Wednesday, September 11, 2019

His name was Robert Frank.



I just learned from our daily newspaper that famed photographer Robert Frank died on Monday in Inverness, Nova Scotia. He was 94.

Frank is perhaps best known for The Americans, his 1959 book of black-and-white photographs taken on cross-country road trips in the mid-1950s. After those trips, Frank met Jack Kerouac, who wrote an introduction for the U.S. version of The Americans:
That crazy feeling in America, when the sun is hot and music comes out of the jukebox or from a nearby funeral, that’s what Robert Frank has captured in tremendous photographs taken as he traveled on the road around practically forty-eight states in an old used car (on Guggenheim Fellowship) and with agility, mystery, genius, sadness, and strange secrecy of a shadow photographed scenes that have never been seen before on film.

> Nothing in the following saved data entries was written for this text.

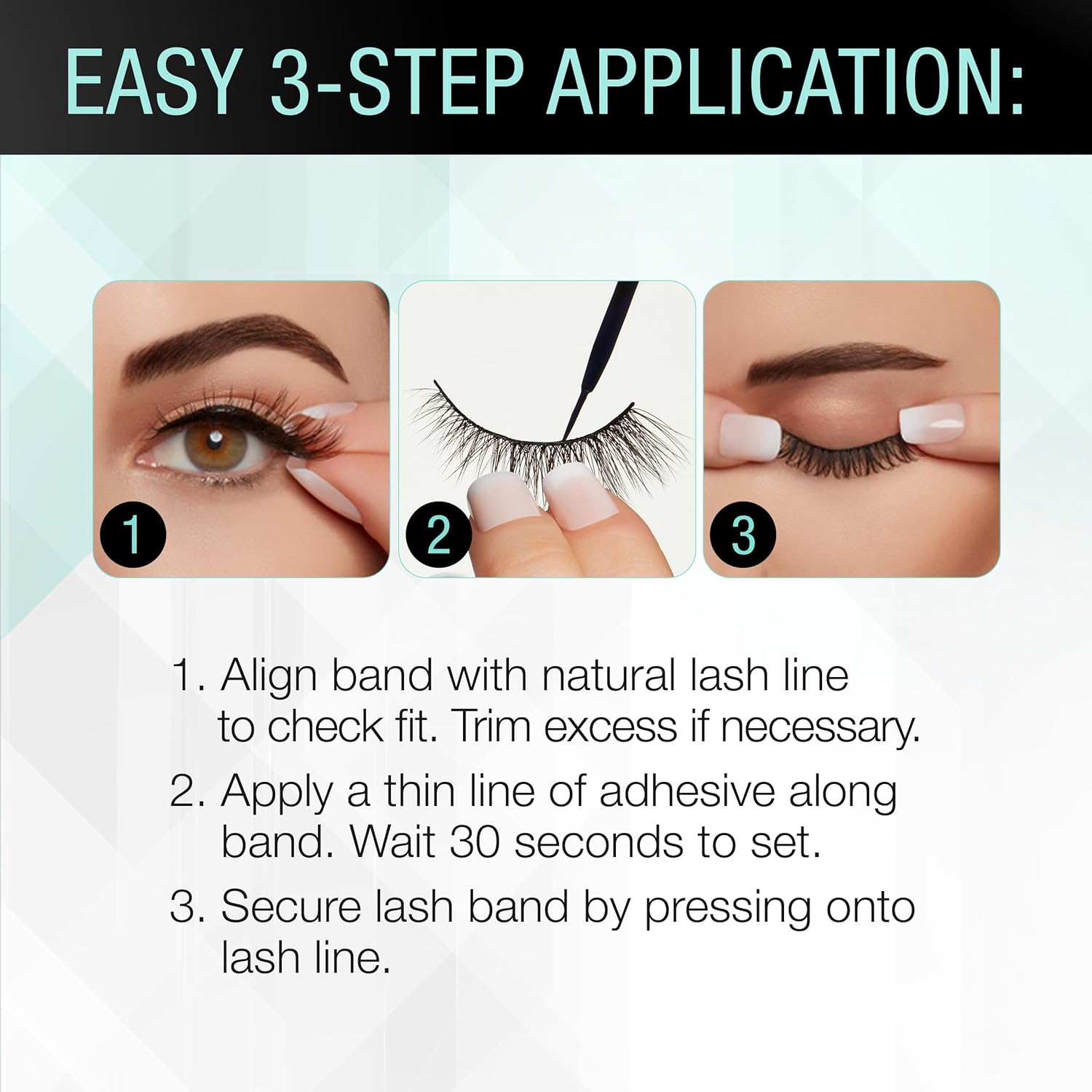 EASY 3-STEP APPLICATION:

1

2

3

1. Align band with natural lash line to check fit. Trim excess if necessary.

2. Apply a thin line of adhesive along band. Wait 30 seconds to set.

3. Secure lash band by pressing onto lash line.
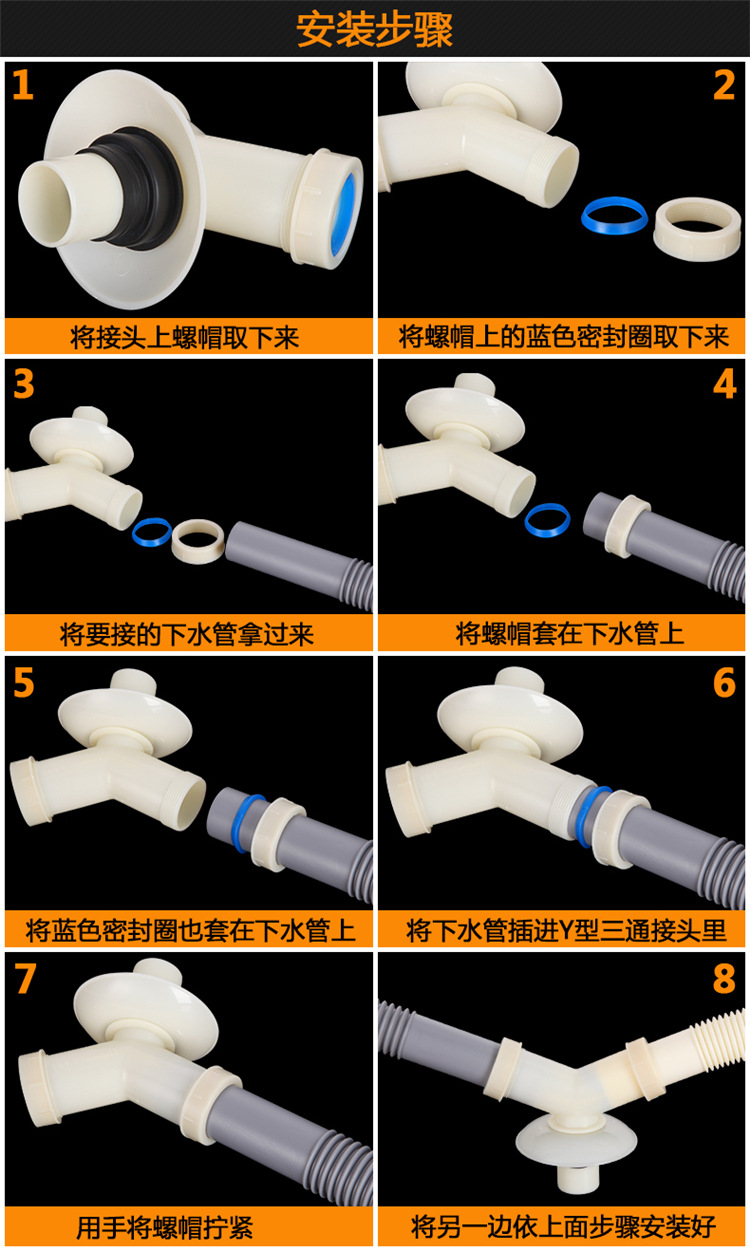 安装步骤

1
将接头上螺帽取下来

2
将螺帽上的蓝色密封圈取下来

3
将要接的下水管拿过来

4
将螺帽套在下水管上

5
将蓝色密封圈也套在下水管上

6
将下水管插进Y型三通接头里

7
用手将螺帽拧紧

8
将另一边依上面步骤安装好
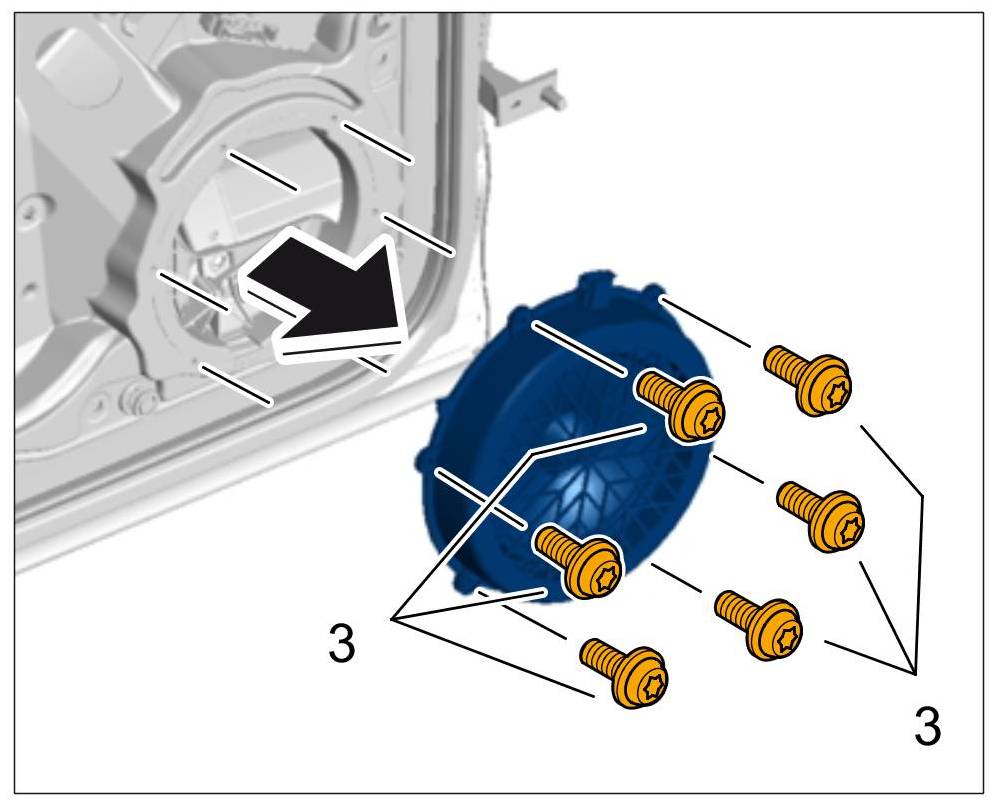 3

3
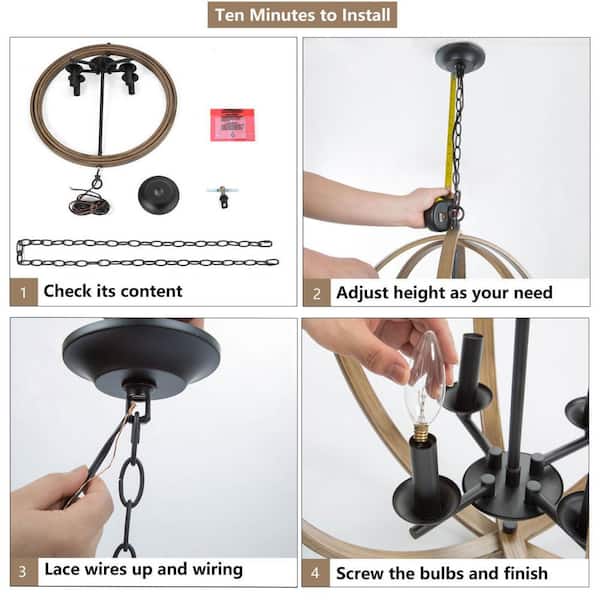 Ten Minutes to Install

1 Check its content

2 Adjust height as your need

3 Lace wires up and wiring

4 Screw the bulbs and finish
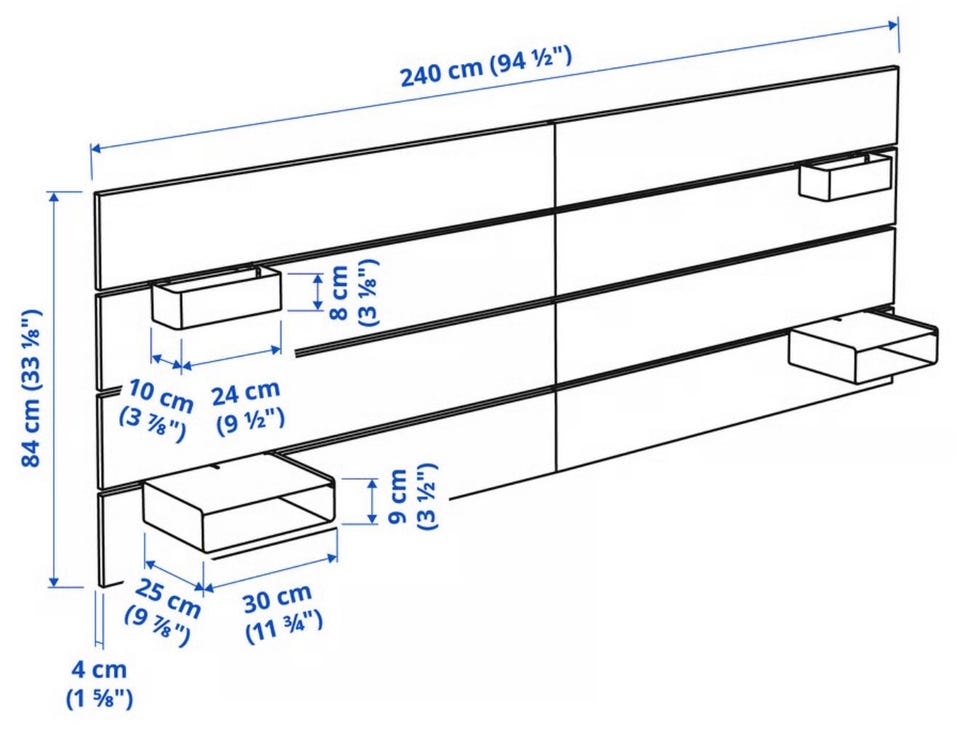 240 cm (94 ½")

84 cm (33 ⅛")

8 cm (3 ⅛")

10 cm (3 ⅞")

24 cm (9 ½")

9 cm (3 ½")

25 cm (9 ⅞")

30 cm (11 ¾")

4 cm (1 ⅝")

Kerouacians may best know Frank for being the co-director, with Alfred Leslie, of the avant-garde Beat film, Pull My Daisy, which was adapted from Kerouac's play, Beat Generation. Kerouac narrated the short film -- you can watch it in its entirety on YouTube here

Frank and Kerouac were friends. Frank helped him house-hunt in Northport and then helped Jack move Jack's mom and their two cats, Tyke and Timmy, to Northport from Orlando. An essay about that trip, "On the Road to Florida," was published in Evergreen Review in January 1970 (after Jack's death). Frank appears in that essay under his own name. In a letter to Ginsberg in July 1958, Kerouac said that Frank thought Gregory Corso was the greatest poet. Jack met his lover Dody Müller at Frank's NYC Bowery loft in October 1958.

Read Frank's NY Times obit here.

RIP, Mr. Frank.


P.S. This post's title is a movie reference. Can you figure it out?